The EU's naval rescue operation Sophia had been paused over Italian threats not to allow migrant disembarkation at its ports. Rome is now giving the EU five weeks to find a solution to share the migration burden.
Italy agreed Monday to continue accepting migrants rescued by ships from the EU's naval mission in the Mediterranean, at least for the next few weeks until the bloc can agree on how to distribute the migrants.
Foreign Minister Enzo Moavero Milanesi said after talks with his German counterpart Heiko Maas in Berlin on Monday that Italy would allow ships from Sophia with migrants to dock at Italian ports for the next five weeks until the EU talks could come up with a new solution.
Italy has demanded a revision of the EU's Sophia anti-trafficking mission in the Mediterranean, the terms of which call for rescued migrants to automatically disembark at Italian ports.
Milanesi said that Italy wanted "to overhaul the operational rules so as to avoid all the rescued people landing in one country."
Last week, Italy said it would no longer allow ships participating in the mission to disembark migrants at Italian ports.
The announcement resulted in ships in the operation being temporarily ordered back to port in order to prevent a situation where migrants were rescued without having a place to bring them to land.
Maas said that Germany understood Italy's feeling that "they have been left alone" to deal with migrant arrivals.
"At the same time, we expect all EU states to uphold existing agreements. Sea rescues are one of those areas of agreement," Maas said, noting that Spain has now overtaken Italy as the main arrival point for migrants crossing the Mediterranean.
"If the countries of the Mediterranean are asking for European solidarity then they have an ally in Germany," he said.
Migrant talks grind on
EU political and security circles last Friday met to discuss the migration issue and agreed to conduct a "strategic review" of Operation Sophia's guidelines.

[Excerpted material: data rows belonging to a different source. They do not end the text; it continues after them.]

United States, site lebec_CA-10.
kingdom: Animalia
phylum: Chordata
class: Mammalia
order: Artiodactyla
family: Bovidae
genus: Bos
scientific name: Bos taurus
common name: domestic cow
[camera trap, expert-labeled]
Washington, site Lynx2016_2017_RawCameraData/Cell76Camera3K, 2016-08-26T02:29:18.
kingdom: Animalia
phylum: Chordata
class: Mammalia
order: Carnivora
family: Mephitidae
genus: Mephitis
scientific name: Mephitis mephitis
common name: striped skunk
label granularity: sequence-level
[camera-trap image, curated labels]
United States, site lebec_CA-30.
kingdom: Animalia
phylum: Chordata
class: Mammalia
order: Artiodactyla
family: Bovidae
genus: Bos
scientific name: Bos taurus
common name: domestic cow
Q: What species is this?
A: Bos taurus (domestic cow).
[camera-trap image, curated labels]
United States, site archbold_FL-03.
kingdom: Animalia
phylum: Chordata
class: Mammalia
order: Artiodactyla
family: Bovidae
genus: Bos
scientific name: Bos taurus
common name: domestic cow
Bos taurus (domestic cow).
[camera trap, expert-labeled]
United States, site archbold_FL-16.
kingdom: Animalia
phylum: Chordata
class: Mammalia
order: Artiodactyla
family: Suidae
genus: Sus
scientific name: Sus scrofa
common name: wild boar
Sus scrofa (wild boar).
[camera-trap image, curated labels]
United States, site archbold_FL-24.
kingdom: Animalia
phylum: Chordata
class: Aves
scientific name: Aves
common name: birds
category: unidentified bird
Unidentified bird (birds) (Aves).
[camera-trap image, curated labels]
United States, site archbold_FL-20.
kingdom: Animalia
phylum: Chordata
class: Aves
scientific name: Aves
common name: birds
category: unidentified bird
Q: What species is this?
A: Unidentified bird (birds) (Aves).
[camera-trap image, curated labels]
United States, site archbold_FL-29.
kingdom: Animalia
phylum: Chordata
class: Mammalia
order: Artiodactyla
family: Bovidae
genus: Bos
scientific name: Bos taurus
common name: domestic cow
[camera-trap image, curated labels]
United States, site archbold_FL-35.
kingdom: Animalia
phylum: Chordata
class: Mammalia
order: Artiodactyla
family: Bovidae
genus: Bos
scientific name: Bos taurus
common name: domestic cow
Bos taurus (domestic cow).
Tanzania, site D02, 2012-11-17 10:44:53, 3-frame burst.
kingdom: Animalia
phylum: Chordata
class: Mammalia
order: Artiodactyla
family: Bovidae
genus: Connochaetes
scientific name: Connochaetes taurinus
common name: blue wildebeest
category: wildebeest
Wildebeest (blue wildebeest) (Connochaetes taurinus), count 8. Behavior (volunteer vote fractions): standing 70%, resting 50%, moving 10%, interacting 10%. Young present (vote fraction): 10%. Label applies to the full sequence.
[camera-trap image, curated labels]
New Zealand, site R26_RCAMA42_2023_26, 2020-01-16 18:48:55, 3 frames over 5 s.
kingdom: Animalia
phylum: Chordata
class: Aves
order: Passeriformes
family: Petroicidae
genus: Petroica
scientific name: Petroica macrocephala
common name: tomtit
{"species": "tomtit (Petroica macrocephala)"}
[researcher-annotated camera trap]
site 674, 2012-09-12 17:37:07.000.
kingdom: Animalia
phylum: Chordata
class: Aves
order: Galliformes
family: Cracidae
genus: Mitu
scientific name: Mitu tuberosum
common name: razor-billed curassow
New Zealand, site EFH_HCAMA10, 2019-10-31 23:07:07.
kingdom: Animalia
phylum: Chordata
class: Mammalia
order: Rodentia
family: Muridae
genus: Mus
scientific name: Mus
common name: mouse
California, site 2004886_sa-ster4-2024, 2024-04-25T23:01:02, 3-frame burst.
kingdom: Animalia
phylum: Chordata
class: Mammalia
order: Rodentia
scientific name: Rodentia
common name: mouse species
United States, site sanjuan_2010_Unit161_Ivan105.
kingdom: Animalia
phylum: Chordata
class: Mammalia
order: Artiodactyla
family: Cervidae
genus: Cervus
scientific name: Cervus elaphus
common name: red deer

The mission was launched in 2015 as an anti-trafficking operation. Since then, the naval operation has brought about 50,000 migrants rescued at sea to Italian ports.
Part of Operation Sophia involves training and equipping the Libyan coast guard, which has taken the lead in intercepting migrants and bringing them back to Libya.
As a result, migrant arrivals in Italy have plummeted to about 17,000 so far this year. Italy has taken in nearly 700,000 migrants and refugees since 2013, mostly people fleeing war or poverty in African countries, crossing on unseaworthy and overcrowded smugglers' boats from war-torn Libya.
About 17,000 people have been reported dead or missing trying to cross the Mediterranean since 2013.
Military officials with Operation Sophia say that recently ships participating in Sophia have picked up very few migrants as they are staying farther from the Libyan coast.
New government, new requests
The new populist coalition government of the League and 5 Star Movement has already closed Italian ports to humanitarian rescue ships, saying it wants a fair distribution of migrants across the EU.
Italy's hardline interior minister and head of the League, Matteo Salvini, wants Libya to be declared a "safe country" where migrants intercepted in international waters can be returned.
In line with international law, EU policy is that migrants rescued by its naval mission in international waters must be brought to a safe port.
Italy is also pressing EU states to set up migrant processing centers as agreed at a leaders' summit in June. The establishment of the asylum processing centers would be voluntary.